Indicación:
Responde estas preguntas sobre el fragmento acerca de los griegos y la pólis:
(a) ¿En qué reside la verdadera explicación, según el comienzo del fragmento?
(b) ¿Qué imperio de Asia había sucumbido?
(c) ¿Cómo se llamaba la colonia occidental de los fenicios?

Fragmento para leer:
----
La economía y la geografía sin duda ayudaron, pero la verdadera explicación reside en el carácter de los griegos, el cual podrá ser aclarado por aquellos deterministas que tengan la necesaria fe en su onmisciencia. Como esto ha de llevarles algún tiempo, nosotros primero dilucidaremos, al pasar, un importante punto histórico. ¿Cómo sucedió que tan absurdo sistema pudiese durar más de veinte minutos?
La historia tiene muchas amargas ironías, pero ésta debe ser puesta en el saldo a favor de los dioses, quienes dispusieron que los griegos tuviesen casi para ellos solos el Mediterráneo oriental durante el tiempo suficiente para efectuar esa experiencia de laboratorio, tendiente a mostrar hasta qué punto y en qué condiciones la naturaleza humana es capaz de crear y sustentar una civilización. En Asia, el Imperio hitita había sucumbido; el reino de Lidia no se mostraba agresivo, y el poderío persa, que eventualmente venció a Lidia, era aún embrionario en los lugares apartados del continente; Egipto se hallaba en decadencia; Macedonia, destinada a poner en quiebra el sistema de la pólis, permanecía en la penumbra y siguió por mucho tiempo debatiéndose en un estado de semibarbarie inoperante; la hora de Roma todavía no había llegado ni se conocía ningún otro poder en Italia. Existían, por cierto, los fenicios, y su colonia occidental, Cartago, pero éstos eran ante todo mercaderes. Por consiguiente, este vivaz e inteligente pueblo griego pudo vivir durante algunos siglos de acuerdo con el sistema aparentemente absurdo que satisfizo y desarrolló su genio en lugar de ser absorbido en la densa masa de un dilatado imperio, que habría sofocado su crecimiento espiritual y lo habría convertido en lo que fue después, una raza de individuos brillantes y oportunistas. Seguramente algún día alguien crearía un firme poderío centralizado en el Mediterráneo oriental, sucesor del antiguo dominio marítimo del rey Minos. ¿Sería éste, griego, oriental o de otro origen? Esta pregunta se convertirá en el tema de un capítulo posterior; pero ninguna historia de Grecia podrá entenderse si no se ha comprendido lo que la pólis significaba para los griegos. Cuando hayamos dilucidado este punto, descubriremos también por qué los griegos la desarrollaron y procuraron mantenerla con tanta porfía. Examinemos, pues, la palabra en acción.
----
Datos guardados:
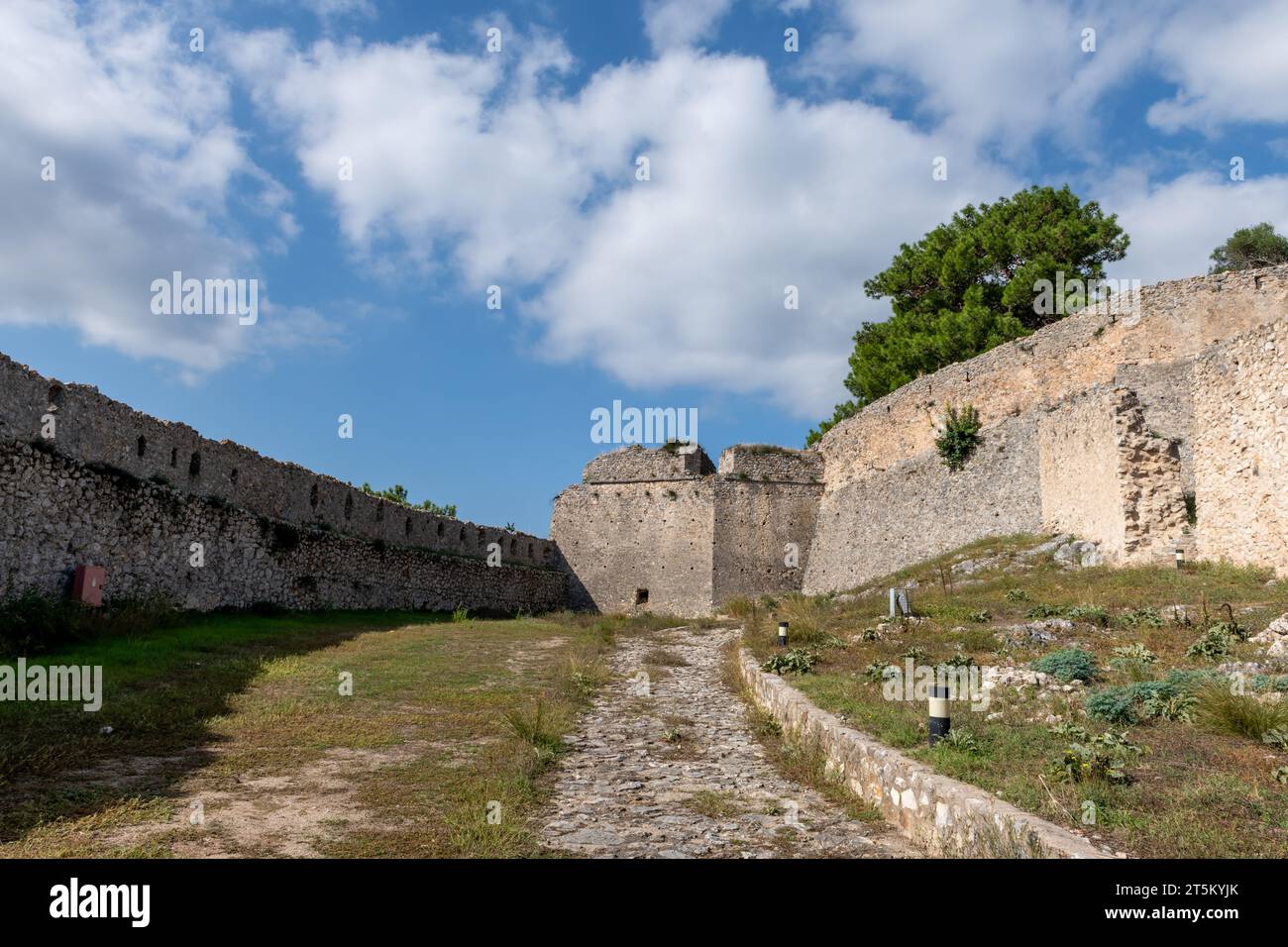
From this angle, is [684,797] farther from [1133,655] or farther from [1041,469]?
[1041,469]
----
Resultado final:
(a) En el carácter de los griegos.
(b) El Imperio hitita.
(c) Cartago.